Collected data entries
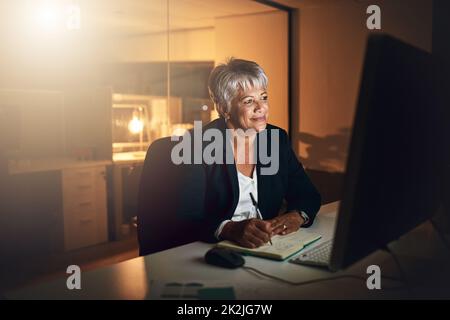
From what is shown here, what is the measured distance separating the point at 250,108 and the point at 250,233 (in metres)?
0.59

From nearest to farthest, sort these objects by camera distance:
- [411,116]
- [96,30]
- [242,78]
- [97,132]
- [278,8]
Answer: [411,116], [242,78], [97,132], [278,8], [96,30]

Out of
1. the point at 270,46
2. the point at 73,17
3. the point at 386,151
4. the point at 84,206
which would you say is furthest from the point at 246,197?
the point at 73,17

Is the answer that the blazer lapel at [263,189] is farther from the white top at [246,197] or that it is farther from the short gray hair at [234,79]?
the short gray hair at [234,79]

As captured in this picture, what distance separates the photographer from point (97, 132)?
13.1ft

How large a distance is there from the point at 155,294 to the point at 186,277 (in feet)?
0.40

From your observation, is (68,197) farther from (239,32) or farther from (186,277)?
(186,277)

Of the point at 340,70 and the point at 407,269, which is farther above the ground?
the point at 340,70

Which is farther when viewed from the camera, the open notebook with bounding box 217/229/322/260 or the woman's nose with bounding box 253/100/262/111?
the woman's nose with bounding box 253/100/262/111

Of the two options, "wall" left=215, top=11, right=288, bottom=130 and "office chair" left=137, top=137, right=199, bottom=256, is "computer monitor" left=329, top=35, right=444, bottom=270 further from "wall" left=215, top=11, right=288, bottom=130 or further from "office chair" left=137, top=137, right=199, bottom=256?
"wall" left=215, top=11, right=288, bottom=130

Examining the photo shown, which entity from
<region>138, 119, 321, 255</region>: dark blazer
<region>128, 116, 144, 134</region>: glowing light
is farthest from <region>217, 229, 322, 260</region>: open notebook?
<region>128, 116, 144, 134</region>: glowing light

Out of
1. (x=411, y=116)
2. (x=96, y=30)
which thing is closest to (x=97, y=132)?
(x=96, y=30)

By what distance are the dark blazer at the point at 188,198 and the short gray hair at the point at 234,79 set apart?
10 centimetres

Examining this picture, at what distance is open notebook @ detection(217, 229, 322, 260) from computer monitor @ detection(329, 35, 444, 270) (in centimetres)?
34

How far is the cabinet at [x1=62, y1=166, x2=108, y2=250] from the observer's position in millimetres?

WHAT TO WORK ON: Copy the lines of the records above word for word, beginning at the line that contains "How large a" and continuing through the end of the records.

THE RESULT:
How large a distance is there from the point at 155,294 to the point at 186,277 (in feet)?
0.40

From your observation, is (68,197) farther from (239,32) or farther from (186,277)?
(186,277)

Of the point at 340,70 and the point at 407,269, which is farther above the ground?
the point at 340,70

Which is farther when viewed from the camera, the open notebook with bounding box 217/229/322/260 or the woman's nose with bounding box 253/100/262/111?
the woman's nose with bounding box 253/100/262/111

Of the two options, "wall" left=215, top=11, right=288, bottom=130 and "office chair" left=137, top=137, right=199, bottom=256, is "computer monitor" left=329, top=35, right=444, bottom=270 further from "wall" left=215, top=11, right=288, bottom=130 or further from "office chair" left=137, top=137, right=199, bottom=256?
"wall" left=215, top=11, right=288, bottom=130

Examining the photo shown, which entity from
<region>138, 119, 321, 255</region>: dark blazer
<region>128, 116, 144, 134</region>: glowing light
is farthest from <region>217, 229, 322, 260</region>: open notebook?
<region>128, 116, 144, 134</region>: glowing light

Out of
1. (x=411, y=116)
2. (x=96, y=30)
which thing is closest to (x=97, y=132)?
(x=96, y=30)

By what distance are the dark blazer at the point at 188,198 and the short gray hair at the point at 234,79 set apart?
10 centimetres

Examining this picture, at what distance is open notebook @ detection(217, 229, 322, 260) from computer monitor @ detection(329, 35, 444, 270) (in centimetres)?
34

How far is the cabinet at [x1=62, y1=166, x2=108, y2=250] from the observer's position in millimetres?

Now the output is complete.